Sie müssen 100-Kilo-Patienten aus dem fünften Stock tragen, an Weihnachten arbeiten oder werden als Helfer angegriffen. Zum Beruf des Notfallsanitäters gehört eine Portion Idealismus dazu. Dieser wird aber derzeit in Hessen aus Sicht der Gewerkschaft ausgenutzt.
Dienste weit über zwölf Stunden hinaus, keine Pausen und anstrengende Einsätze für die Lebensretter: Die Gewerkschaft Verdi hat von der Politik in Hessen deutlich verbesserte Arbeitsbedingungen für Notfallsanitäter gefordert. "Wir haben versucht, mit der Politik zu reden, konkret mit dem Ministerium, es ist nur nach diesen Gesprächen nichts geschehen", kritisierte der zuständige Gewerkschaftssekretär Stefan Röhrhoff am Montag in Frankfurt.
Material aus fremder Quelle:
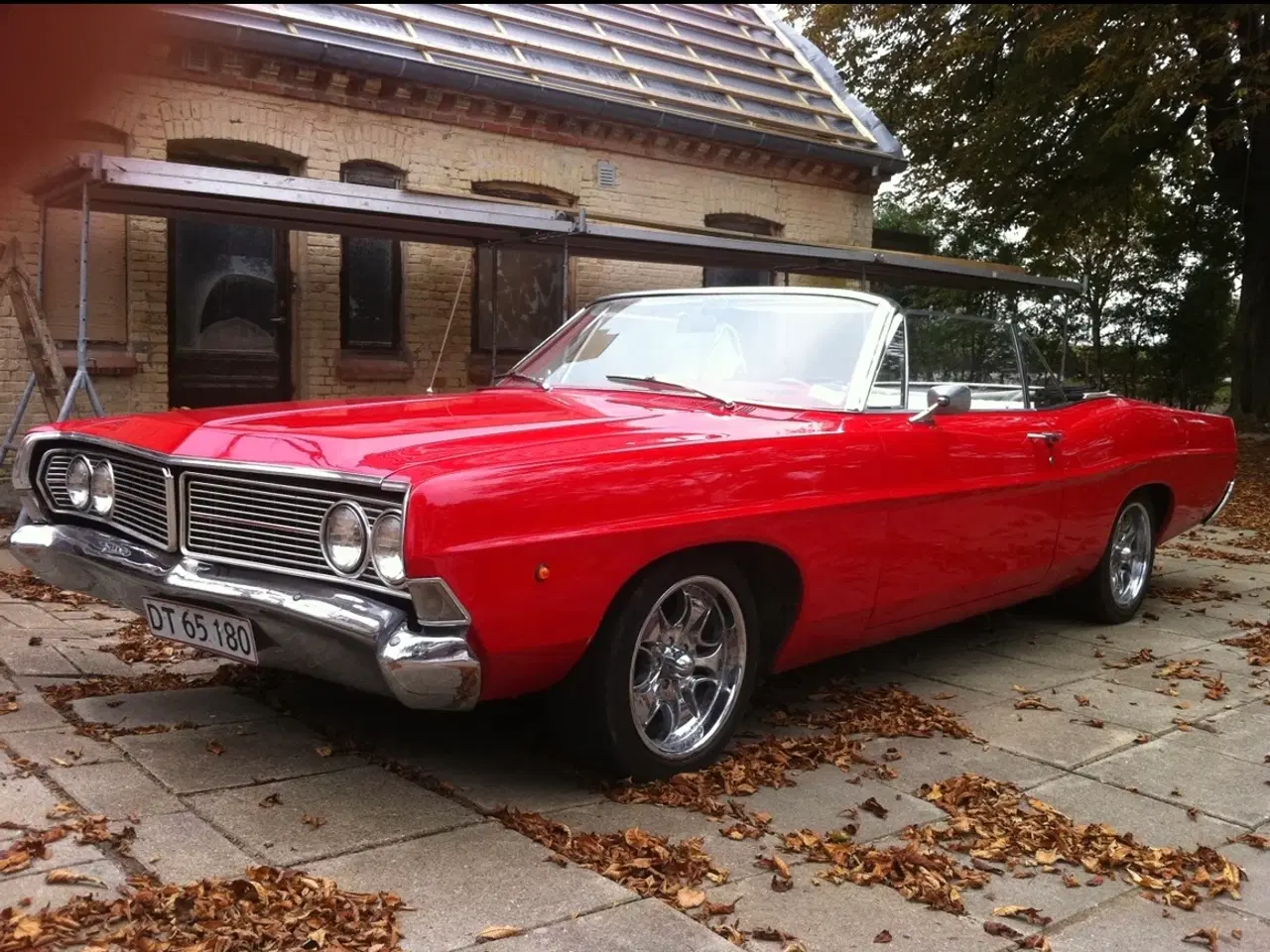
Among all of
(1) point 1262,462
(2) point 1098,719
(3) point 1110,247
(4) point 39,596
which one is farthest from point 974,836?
(3) point 1110,247

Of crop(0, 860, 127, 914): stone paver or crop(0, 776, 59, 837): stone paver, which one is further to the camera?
crop(0, 776, 59, 837): stone paver

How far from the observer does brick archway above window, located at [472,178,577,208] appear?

Es gehe nicht um mehr Geld, "sondern dass man konkret überlegt, wie kann man die Arbeitsbedingungen im Rettungsdienst so verbessern, dass die Arbeit nicht krank macht."
Konkret wünscht sich Verdi, über eine landesweit einheitliche Regelung die Arbeitsbedingungen für hessische Notfallsanitäter zu verbessern. Bisher haben die Landkreise diese Befugnisse, was zu hessenweit uneinheitlichen Bedingungen führe. Im Arbeitsalltag werde regelmäßig Arbeitsrecht verletzt, waren sich die anwesenden Retter einig: Es sei nicht möglich, eine Pause zu machen und erschöpfte Sanitäter müssten auch nach 12-Stunden-Schichten noch Einsätze fahren, wenn die Leitstelle es anordnet.
Zudem sei der Arbeitsalltag körperlich so anstrengend, dass kaum ein Notfallsanitäter das gesetzliche Rentenalter erreiche. Mögliche technische Erleichterungen wie ein Treppensteiger zum Patiententransport zahlten die Krankenkassen nicht. Auch ein Nachwuchs- und Personalmangel plagt den Berufsstand laut Gewerkschaft: Obwohl sich viele junge Menschen für den Beruf interessieren, bleiben ihm nach der inzwischen dreijährigen Ausbildung nur wenige lange erhalten. Bessere Bedingungen könnten die Attraktivität steigern.
Das hessische Sozialministerium würdigte den Rettungsdienst in einer Erklärung als wichtiges Fundament der Gesellschaft. "Die rechtlichen Grundlagen zu Grenzen der täglichen Arbeitszeit, der Ruhezeiten und der Ruhepausen sind bundesgesetzlich einheitlich im Arbeitszeitgesetz geregelt", teilte das Ministerium mit. "Landesrechtliche Regelungen zur Arbeitszeit bestehen nicht, da der Landesgesetzgeber keine Befugnis zur Rechtsetzung in diesem Bereich hat."
Der Notfallsanitäter Martin Haunold berichtete, durch die starke Arbeitsbelastung würden die Retter häufiger krank, könnten sich aber nicht mehr richtig erholen, weil sie ihre durch Personalknappheit ohnehin schon belasteten Kollegen nicht weiter schwächen wollten. "Das soziale Gewissen der Mitarbeiter wird schamlos ausgenutzt", sagte er.
Auch für die Patienten haben die erschöpften Retter Folgen. Notfallsanitäter führen bei 13- oder 14-Stunden-Diensten mit bis zu sieben Tonnen schweren Fahrzeugen mit Blaulicht durch Innenstädte, wie der Notfallsanitäter Manfred Brasch sagte. "Die Konzentration ist schlichtweg nicht mehr da, geschweige denn für die Versorgung des Notfallpatienten, zu dem wir eigentlich hineilen." Es gebe beispielsweise einen erheblichen Anstieg von Sondersignalunfällen.
Brasch ist seit mehr als 30 Jahren Sanitäter im Main-Kinzig-Kreis, in dieser Zeit habe sich die Zahl der Einsätze von jährlich 3.000 auf 60.000 erhöht. Die Hemmschwelle, den Rettungsdienst zu rufen, sei gesunken - ein Drittel der Einsätze seiner Ansicht nach nicht notwendig. "Wir fahren heute auch zu Schnupfen, Husten und Liebeskummer", sagte der Retter.